Histoire d'eau Pour lion
Pourquoi les centrales sont elles construites à côté de grosses rivières?
Qu'est ce que le machin blanc sortant des pots de yaourt géant?
Lecture Pour daniel 53 :
Lisez plus régulièrement Enerzine vous y trouverez la réponse. Pour commencer, lisez les commentaires de l'article "Eolien : Greenpeace plaide pour une meilleure connexion" publié le 05 septembre 2008
Histoire d'eau (suite) Pour Dan 1
C'était de l'humour. Je me doute que l'eau des rivières ne sert pas à laver le sol du réacteur et que le "machin blanc" n'est pas de l'utopium enrichi.
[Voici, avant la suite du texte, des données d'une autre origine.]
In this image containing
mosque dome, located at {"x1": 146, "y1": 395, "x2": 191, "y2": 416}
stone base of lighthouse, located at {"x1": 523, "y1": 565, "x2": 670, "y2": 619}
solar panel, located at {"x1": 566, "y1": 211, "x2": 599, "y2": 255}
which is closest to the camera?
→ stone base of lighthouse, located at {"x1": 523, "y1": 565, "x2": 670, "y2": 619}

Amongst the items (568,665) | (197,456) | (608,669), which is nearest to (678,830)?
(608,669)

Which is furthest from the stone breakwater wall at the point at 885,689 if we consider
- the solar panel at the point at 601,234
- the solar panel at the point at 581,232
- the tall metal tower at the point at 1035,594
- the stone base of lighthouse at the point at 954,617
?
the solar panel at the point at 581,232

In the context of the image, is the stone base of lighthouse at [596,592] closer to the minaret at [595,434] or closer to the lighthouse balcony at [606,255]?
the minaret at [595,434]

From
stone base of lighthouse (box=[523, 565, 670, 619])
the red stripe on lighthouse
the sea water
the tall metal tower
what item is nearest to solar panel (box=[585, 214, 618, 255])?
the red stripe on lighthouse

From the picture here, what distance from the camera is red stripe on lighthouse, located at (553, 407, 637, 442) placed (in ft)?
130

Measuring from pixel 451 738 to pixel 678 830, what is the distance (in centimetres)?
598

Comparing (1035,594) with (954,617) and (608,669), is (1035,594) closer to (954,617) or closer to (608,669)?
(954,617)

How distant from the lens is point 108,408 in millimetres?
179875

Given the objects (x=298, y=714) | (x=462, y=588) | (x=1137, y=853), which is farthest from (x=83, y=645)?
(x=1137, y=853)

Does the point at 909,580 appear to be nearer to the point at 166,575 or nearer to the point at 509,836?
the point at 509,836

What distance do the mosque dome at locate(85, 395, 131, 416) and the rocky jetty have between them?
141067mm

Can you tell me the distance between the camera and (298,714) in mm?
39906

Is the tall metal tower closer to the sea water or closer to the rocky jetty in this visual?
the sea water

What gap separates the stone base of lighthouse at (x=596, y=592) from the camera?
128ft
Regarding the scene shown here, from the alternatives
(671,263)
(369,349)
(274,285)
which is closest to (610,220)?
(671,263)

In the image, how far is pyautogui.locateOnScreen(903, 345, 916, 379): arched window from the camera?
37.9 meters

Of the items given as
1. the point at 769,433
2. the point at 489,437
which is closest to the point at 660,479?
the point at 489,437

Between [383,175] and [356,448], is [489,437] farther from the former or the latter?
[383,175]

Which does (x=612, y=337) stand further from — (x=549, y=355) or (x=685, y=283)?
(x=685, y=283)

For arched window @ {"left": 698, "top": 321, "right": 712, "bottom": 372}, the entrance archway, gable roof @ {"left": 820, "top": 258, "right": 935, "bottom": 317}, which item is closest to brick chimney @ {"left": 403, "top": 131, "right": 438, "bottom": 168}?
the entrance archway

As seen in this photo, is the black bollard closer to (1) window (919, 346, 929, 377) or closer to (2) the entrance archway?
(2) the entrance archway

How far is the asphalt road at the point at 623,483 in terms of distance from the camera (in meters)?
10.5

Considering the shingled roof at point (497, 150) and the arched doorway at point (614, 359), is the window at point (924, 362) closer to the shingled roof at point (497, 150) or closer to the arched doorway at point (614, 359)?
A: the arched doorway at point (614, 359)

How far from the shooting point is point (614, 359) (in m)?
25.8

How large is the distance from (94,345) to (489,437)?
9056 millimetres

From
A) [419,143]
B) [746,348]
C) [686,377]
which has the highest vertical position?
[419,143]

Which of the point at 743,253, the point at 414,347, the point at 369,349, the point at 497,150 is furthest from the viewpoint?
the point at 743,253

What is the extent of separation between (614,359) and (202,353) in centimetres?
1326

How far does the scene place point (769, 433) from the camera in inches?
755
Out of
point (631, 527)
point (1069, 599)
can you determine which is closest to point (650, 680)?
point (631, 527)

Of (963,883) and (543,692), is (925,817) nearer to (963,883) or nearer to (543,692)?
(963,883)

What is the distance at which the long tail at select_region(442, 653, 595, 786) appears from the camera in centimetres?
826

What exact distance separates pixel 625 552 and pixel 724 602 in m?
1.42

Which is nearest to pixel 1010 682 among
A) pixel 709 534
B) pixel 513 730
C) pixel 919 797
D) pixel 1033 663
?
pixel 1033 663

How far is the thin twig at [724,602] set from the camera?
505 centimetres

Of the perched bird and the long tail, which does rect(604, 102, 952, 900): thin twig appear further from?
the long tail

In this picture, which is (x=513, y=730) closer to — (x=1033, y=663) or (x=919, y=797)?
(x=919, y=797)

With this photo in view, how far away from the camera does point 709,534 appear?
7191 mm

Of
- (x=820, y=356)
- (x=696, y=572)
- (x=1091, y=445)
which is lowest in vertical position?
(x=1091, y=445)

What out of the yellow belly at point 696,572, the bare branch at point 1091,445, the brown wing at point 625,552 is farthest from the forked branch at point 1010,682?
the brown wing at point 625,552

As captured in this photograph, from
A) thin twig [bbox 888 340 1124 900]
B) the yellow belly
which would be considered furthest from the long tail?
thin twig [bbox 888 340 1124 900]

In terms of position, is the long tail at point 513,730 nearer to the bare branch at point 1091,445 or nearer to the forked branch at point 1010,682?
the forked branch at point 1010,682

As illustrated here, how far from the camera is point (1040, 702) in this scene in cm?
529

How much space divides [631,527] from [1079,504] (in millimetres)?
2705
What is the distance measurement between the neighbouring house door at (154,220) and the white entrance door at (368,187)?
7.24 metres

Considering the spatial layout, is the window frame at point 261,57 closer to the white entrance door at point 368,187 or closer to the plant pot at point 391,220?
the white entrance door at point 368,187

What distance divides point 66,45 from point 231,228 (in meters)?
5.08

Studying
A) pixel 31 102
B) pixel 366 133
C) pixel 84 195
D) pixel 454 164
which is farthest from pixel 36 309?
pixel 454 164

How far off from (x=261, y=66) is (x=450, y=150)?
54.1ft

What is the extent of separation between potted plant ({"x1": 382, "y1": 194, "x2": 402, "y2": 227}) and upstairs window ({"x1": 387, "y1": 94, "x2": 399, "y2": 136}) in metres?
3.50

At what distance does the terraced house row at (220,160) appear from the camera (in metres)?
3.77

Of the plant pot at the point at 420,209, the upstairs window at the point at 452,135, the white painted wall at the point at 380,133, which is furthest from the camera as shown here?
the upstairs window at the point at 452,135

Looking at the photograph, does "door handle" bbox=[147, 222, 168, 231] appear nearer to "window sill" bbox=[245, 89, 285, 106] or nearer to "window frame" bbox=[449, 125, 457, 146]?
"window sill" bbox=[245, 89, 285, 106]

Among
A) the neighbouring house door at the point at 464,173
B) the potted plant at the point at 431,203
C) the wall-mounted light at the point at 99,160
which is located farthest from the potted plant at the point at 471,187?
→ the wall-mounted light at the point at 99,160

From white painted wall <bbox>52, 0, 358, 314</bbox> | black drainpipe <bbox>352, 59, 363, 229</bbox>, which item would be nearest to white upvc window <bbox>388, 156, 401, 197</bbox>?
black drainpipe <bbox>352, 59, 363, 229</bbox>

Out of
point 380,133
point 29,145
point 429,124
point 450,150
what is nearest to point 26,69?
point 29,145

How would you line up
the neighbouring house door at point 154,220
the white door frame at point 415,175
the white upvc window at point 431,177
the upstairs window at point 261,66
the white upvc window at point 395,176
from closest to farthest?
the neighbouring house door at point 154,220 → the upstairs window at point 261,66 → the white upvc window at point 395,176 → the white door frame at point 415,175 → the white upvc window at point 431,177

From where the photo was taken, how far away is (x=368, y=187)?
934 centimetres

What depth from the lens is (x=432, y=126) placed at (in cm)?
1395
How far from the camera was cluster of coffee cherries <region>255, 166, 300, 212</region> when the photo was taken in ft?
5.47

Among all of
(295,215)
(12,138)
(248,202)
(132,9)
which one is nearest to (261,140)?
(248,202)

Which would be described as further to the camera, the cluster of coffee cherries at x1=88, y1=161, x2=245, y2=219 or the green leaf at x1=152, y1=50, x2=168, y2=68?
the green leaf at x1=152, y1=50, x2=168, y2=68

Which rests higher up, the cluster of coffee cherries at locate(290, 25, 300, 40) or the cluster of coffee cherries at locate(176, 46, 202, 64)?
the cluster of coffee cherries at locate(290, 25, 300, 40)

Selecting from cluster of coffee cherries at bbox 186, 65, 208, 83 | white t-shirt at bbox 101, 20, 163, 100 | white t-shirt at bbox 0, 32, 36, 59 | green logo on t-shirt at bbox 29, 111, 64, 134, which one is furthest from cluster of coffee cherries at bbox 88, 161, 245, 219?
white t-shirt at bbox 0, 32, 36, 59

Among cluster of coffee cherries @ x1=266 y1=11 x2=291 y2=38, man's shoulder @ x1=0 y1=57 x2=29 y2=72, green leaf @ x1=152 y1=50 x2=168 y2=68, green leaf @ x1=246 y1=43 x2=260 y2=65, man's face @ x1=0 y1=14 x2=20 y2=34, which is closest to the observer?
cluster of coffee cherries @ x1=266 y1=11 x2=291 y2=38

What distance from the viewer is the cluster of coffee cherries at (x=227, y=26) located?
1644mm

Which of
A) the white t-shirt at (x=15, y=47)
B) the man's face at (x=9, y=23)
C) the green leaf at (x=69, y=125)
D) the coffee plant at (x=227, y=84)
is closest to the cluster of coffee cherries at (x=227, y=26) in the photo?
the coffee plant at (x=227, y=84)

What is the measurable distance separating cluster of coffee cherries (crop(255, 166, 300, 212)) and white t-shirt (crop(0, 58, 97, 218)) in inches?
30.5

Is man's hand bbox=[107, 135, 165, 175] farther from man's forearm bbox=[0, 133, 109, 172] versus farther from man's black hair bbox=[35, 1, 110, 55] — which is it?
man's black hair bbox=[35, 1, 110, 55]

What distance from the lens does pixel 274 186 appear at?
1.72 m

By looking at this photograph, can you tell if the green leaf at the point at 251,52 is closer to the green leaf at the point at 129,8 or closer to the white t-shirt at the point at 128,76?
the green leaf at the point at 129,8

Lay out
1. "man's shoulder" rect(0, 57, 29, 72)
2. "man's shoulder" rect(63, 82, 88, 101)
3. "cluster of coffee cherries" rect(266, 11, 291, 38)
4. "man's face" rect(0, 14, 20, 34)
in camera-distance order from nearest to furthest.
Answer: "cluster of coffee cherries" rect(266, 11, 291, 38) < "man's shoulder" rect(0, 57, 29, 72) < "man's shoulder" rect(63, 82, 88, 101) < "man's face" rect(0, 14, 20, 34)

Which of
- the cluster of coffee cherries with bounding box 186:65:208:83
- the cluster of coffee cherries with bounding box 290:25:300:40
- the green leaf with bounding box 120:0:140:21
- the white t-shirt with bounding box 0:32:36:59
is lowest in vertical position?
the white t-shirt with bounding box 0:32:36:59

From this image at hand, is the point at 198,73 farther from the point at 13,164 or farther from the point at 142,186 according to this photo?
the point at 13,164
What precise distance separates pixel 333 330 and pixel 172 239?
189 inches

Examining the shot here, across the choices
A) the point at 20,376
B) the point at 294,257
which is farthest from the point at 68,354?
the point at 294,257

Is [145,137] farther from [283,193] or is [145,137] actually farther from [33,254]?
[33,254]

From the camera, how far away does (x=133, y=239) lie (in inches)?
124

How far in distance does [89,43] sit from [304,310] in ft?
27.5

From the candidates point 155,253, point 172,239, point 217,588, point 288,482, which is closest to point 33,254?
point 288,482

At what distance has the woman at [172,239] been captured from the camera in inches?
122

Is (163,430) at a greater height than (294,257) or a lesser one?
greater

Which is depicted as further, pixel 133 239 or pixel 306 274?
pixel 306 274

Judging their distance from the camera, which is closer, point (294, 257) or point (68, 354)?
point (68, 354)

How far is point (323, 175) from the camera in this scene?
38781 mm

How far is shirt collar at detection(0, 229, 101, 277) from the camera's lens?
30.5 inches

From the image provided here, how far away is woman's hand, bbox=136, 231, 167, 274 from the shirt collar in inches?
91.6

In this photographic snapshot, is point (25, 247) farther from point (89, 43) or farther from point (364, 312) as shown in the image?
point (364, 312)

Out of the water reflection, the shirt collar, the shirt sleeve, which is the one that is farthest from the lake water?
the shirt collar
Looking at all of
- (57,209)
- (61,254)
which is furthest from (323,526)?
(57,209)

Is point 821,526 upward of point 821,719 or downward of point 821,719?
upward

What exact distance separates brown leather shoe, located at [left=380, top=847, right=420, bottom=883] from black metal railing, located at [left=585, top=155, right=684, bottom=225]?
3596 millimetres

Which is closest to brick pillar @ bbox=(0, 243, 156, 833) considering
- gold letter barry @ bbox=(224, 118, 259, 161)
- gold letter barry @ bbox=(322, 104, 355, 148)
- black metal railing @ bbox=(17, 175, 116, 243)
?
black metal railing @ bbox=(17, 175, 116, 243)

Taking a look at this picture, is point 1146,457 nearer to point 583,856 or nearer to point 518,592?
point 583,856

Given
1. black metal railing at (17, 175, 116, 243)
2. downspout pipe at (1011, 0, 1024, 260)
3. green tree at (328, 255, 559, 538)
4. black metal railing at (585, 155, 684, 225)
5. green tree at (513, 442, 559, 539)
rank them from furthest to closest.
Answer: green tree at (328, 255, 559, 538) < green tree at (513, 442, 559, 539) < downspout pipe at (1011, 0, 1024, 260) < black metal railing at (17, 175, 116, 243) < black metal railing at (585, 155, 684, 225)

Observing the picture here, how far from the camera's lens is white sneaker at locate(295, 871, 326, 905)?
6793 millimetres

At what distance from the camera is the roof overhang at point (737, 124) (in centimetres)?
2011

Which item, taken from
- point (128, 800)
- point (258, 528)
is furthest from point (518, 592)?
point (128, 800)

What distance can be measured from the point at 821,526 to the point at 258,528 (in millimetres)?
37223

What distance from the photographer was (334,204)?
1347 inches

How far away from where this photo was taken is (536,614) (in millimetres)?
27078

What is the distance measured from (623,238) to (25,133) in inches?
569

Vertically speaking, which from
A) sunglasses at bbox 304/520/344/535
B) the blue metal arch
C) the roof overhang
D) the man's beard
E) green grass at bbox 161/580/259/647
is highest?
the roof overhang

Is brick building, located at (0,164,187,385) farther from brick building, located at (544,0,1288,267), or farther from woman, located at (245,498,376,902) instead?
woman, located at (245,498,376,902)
Je voulais simplement faire remarquer à lion que le "machin blanc" est sans doute de la vapeur condensée due au refroidissement par la tour aéroréfrigérante. Cette vapeur vient tout de même, au départ, de la rivière.
De plus pour assurer la déconcentration, je suppose que l'on fait un apport d'eau neuve pour chasser les sels minéraux. Cet apport supplémentaire est environ équivalent à la quantité évaporée.
Oui bien sur, l'air sert aussi pour le refroidissement, mais qu'on vienne pas me dire que la présence d'une rivière est simplement une question d'esthéthique.
Histoire d'eau Et d'ailleurs, désormais EDF communique les quantités d'eau prélevées dans son bilan annuel "développement durable" en précisant les quantités prélevées, restituées et évaporées.
http://www.edf.com/html/RA2007/dd/appli … =&page=
80% de nucléaire L'exemple lituanien n'est pas le plus pertinent, ce pays servait surtout de producteur à la région alentours, à l'époque ou l'entité "Lituanie" n'existait que sur le papier... Le problème principal avec une telle sur-représentation du nucléaire, et vous en conviendrez cher Dan1, c'est que cela limite considérablement les efforts pour développer les ENR et surtout pour limiter notre consommation...Avec un peu moins de nucléaire, il y a moins de surplus à évacuer, moins de raisons de brader de l'électricité qui produit les effets pervers que l'on sait (sur nos voisins comme chez nous).